Need to get a great performance from people who are not professional actors?
You're not alone. This is one of the huge challenges for many DIY and indie filmmakers, especially when we have younger roles in our scripts.
I was lucky enough to see The French Kissers (Les beaux gosses) recently at the French Cinema Now festival in San Francisco. The film has been an indie hit in France, telling the timeless story of two self-involved teenage dorks obsessed with girls.
Director Raid Sattouf was at the screening and during the Q&A afterwards, revealed that none of the kids in the film were professional actors. He had specifically asked the casting director to find non-actors that looked right, to avoid the ambition and scrubbed look of most young actors. In his own words, he wasn't interested in making High School Musical 3.
Curious to know more about his process, I raised my hand and asked how he got such great performances from these kids. He said that this was a real problem; at first, the young actors were extremely stiff.
His solution was brilliant.
For rehearsals, he brought the kids together with the professional cast as well as main film crew (himself, the dp, the sound mixer, etc.). Together they all pretended they were monkeys and eventually even acted scenes as monkeys with monkey-talk ("ooo-oo-oo ah ah"). This helped them get more free and more physical -- and by including the crew, created all-important trust and safety.

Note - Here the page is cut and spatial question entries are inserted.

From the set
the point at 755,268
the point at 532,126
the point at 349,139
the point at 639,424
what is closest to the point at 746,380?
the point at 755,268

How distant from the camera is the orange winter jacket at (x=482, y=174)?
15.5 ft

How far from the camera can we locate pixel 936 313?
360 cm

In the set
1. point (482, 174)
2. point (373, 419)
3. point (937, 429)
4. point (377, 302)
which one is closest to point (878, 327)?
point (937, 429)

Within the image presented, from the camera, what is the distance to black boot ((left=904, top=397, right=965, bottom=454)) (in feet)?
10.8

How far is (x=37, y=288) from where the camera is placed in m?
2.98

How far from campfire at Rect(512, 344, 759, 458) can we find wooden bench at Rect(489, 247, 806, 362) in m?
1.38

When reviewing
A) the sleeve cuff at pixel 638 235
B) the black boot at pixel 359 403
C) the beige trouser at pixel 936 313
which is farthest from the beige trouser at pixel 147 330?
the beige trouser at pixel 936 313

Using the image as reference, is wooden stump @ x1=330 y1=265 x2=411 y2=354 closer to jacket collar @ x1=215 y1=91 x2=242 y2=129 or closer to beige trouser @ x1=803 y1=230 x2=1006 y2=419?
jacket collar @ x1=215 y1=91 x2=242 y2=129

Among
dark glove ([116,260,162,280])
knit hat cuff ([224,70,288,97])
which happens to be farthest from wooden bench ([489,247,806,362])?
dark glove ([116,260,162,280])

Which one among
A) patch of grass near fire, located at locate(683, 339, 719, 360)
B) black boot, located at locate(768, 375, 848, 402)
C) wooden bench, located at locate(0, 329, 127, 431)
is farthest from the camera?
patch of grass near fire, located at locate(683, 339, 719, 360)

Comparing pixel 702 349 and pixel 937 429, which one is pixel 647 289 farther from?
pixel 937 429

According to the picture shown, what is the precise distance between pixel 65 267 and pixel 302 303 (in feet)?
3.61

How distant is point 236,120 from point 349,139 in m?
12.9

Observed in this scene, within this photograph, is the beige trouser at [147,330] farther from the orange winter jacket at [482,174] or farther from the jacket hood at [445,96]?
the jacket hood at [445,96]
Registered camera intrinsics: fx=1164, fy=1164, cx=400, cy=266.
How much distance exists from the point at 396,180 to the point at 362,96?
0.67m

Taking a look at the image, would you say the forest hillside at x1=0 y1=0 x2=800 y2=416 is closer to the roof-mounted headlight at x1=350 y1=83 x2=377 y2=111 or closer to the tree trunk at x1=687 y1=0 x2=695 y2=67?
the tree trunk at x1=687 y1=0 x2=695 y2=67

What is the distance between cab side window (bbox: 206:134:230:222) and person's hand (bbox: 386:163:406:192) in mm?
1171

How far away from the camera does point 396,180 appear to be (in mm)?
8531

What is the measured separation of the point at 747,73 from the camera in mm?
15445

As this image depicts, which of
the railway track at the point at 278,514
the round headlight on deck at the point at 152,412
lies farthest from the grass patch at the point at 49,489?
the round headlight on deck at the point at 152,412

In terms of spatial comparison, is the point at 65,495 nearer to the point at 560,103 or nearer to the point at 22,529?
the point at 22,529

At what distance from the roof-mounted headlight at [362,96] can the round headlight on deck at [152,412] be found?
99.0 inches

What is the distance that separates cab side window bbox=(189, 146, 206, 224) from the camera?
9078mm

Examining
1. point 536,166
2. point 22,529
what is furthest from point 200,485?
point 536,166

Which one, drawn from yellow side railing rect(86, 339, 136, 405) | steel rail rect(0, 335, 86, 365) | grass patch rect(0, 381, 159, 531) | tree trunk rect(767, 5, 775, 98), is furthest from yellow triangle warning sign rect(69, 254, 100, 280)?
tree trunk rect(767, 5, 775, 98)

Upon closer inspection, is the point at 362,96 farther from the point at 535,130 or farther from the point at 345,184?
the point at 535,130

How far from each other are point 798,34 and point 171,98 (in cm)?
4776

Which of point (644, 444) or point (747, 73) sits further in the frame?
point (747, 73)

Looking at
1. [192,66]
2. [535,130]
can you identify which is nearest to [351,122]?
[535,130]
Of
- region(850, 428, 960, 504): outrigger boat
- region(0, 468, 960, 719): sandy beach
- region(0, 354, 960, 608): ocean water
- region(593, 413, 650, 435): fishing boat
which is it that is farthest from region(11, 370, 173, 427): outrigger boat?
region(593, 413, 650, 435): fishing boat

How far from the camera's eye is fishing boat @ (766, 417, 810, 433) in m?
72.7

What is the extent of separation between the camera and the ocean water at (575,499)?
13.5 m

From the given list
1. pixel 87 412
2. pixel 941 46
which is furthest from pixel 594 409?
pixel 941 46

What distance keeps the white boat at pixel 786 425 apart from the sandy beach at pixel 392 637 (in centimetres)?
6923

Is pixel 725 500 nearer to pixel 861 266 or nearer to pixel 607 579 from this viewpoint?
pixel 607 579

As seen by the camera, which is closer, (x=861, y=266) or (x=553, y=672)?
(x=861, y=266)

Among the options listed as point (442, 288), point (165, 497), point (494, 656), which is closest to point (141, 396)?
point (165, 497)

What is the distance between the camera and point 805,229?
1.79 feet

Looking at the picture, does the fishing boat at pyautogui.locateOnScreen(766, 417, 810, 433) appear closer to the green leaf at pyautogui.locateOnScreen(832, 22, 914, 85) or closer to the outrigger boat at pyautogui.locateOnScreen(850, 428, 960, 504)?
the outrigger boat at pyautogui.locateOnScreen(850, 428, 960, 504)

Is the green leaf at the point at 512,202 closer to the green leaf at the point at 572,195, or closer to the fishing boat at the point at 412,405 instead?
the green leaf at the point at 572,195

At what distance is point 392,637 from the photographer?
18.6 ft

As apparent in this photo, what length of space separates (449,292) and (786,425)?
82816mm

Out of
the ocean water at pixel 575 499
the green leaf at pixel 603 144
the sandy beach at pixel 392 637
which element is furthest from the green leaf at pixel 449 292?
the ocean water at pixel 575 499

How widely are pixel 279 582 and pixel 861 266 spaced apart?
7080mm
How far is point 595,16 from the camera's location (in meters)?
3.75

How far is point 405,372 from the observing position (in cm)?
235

On location, he said they often would "do the monkeys" before a scene or if a scene wasn't working right.
The proof is self-evident: the performances in the film are fantastic and natural. The monkeys did the trick.
Interestingly enough, only one of the professional actors (a big name in France) refused to do the monkeys, and Sattouf confessed unequivocally that the actor's performance was the worst of the film.
So, if you're working with non-actors (especially if they are kids), bring out the monkeys. And avoid any professional actor unwilling go ape.